Write out the entries from the line with "16 Crown, Rangeville QLD 4350" up to and including the line with "Photo of Bedroom in La Romana", copying each line exactly and omitting the pictures.

> Given records:
Content starts

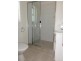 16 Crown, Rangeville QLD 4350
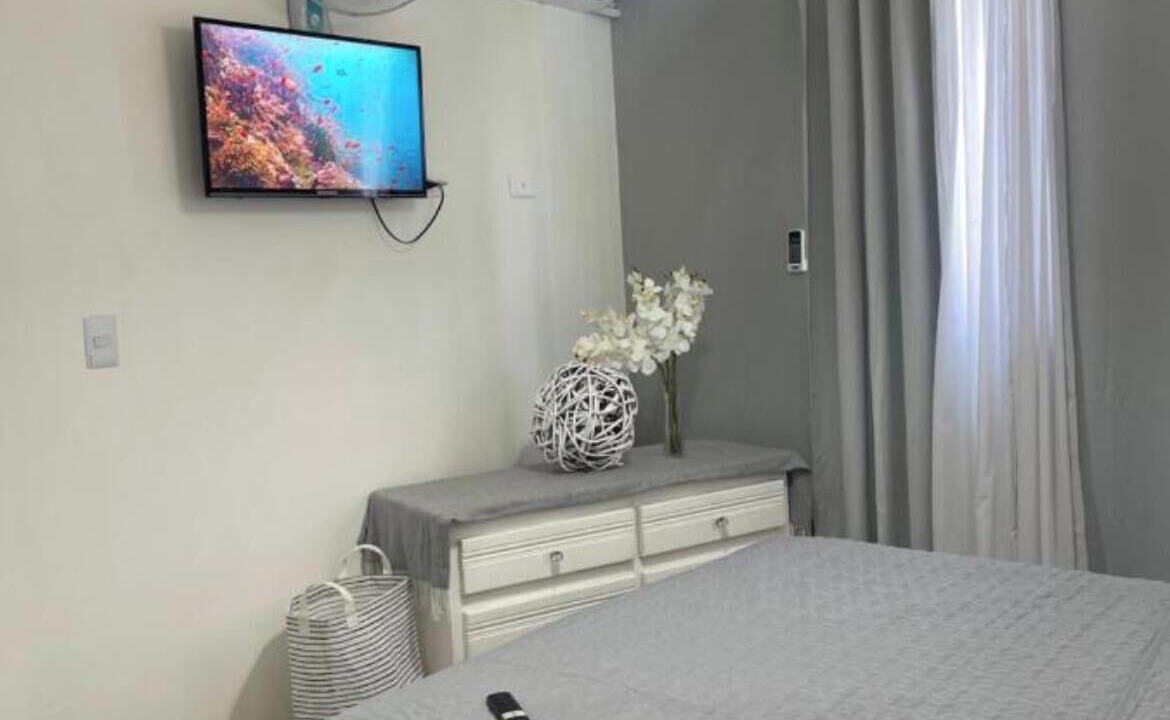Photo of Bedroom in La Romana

Content ends
Content starts

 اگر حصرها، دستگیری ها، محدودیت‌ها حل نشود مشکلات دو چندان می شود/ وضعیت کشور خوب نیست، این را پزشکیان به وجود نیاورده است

Content ends
Content starts

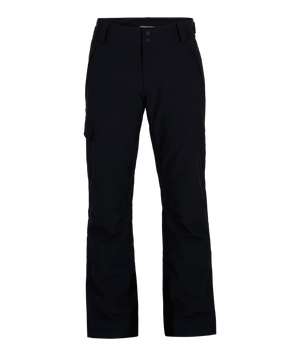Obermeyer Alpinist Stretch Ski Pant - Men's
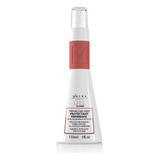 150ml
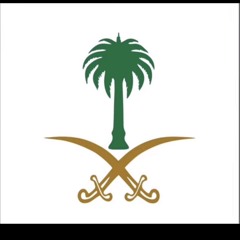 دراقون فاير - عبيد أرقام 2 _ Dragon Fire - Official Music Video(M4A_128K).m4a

Content ends

> Task solution:
 16 Crown, Rangeville QLD 4350
Photo of Bedroom in La Romana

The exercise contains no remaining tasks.